Breaking the vicious rice-subsidy cycle

Backed by consumers, farmers can take several steps to ensure they get fair pay without burdening the country.

The government has set aside a budget of more than Bt60 billion for measures aimed at curbing market supply and stabilising rice prices. The move came after a decline in the prices of the grain, which the government initially blamed on perceived collusion between politicians and rice millers.
With all the fuss surrounding the issue of tumbling rice prices, citizens might wonder why Thailand continues to subsidise the price more than three decades after the first such support programme was introduced by the government of Prem Tinsulanonda. Trillions in taxpayers’ money has been spent in the ensuing 35 years to help prop up the price of rice, which seems to be in a perennial state of oversupply. 
Thailand now produces 25 million tonnes of rice annually and the population consumes between eight and nine tonnes a year. But consumption keeps declining as more and more Thais turn to other food grains, chiefly wheat. The country thus faces a surplus rice supply exceeding 15 million tonnes each year. Of that, about 10 million tonnes is earmarked for export, maintaining Thailand’s status as one of the world’s rice-exporting giants.
The obvious ideal is to grow enough rice to meet domestic demand and avoid excessive oversupply, and thus crucially save all the money spent on subsidising rice prices. Subsidies only encourage farmers to grow more rice than we need, since they’re assured that the government will shore up the price whenever its market value decreases. If there is no attempt to curb supply, this vicious cycle of subsidies, oversupply and price crises will continue endlessly, and billions more of taxpayer’s money will have to be sacrificed.
What’s standing in the way of common sense is the insistence among some politicians and businesspeople that rice subsidies continue – the greedy rationale being that they’re the 
 ones who benefit most.
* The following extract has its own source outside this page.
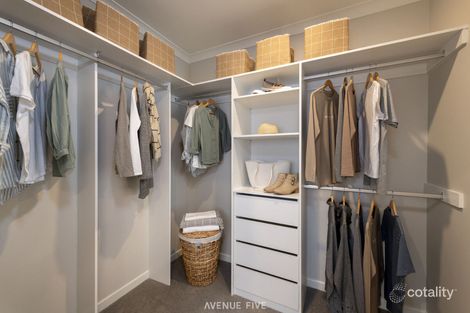 Property photo of 10 Buchanan Boulevard Armstrong Creek VIC 3217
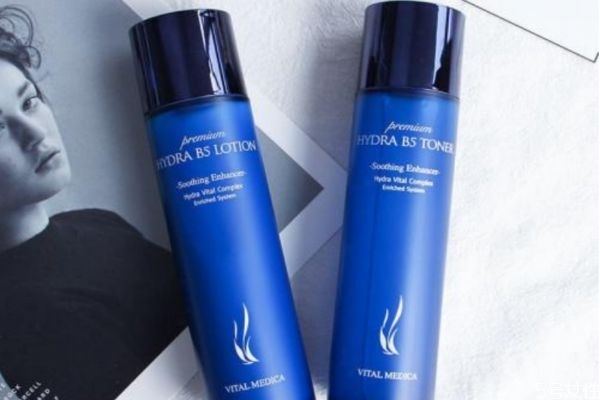 沒涂水乳直接化妝有什么影響 不涂水乳會(huì)有什么影響 沒涂水乳直接化妝有什么影響 不涂水乳會(huì)有什么影響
Corrupt politicians collude with unscrupulous rice millers and exporters to make money from subsidy scheme.
A key factor in any effort to change the system is politicians’ reliance on the farming community as a voter support base. Thailand has an estimated 3.7 million farming households – more than 15 million people, almost a quarter of the population. Earning their support at election time has always been pivotal in Thai politics, and candidates and their parties have never been able to kick the habit of buying farmers’ votes, if not through cash handouts on the campaign trail then through generous rice subsidies. The latter is, of course, always done at the expense of other taxpayers.
It would be better if rice farmers weren’t so quick to sell their freshly harvested paddy to millers or middlemen. In doing so they are playing along with an unstable system and helping to create an oversupply, which in turn depresses market value. They should rather insist on working with local agricultural cooperatives or other community enterprises to get their rice milled so that the husked rice can be sold directly to consumers. And in the meantime the farmers need to reduce the pricing risk they face annually by diversifying in terms of the crops they |grow.
It is encouraging to see farmers now being broadly encouraged by the populace to sell their rice directly to consumers. The notion is likely impractical for large quantities, but it will hopefully get the message across to more growers and consumers that it’s worth promoting and supporting direct sales. The farmers get fairer prices for their crop and the consumers can buy rice more cheaply. 
Producers should next add extra value by offering processed rice products, backed initially with technical assistance from state agencies.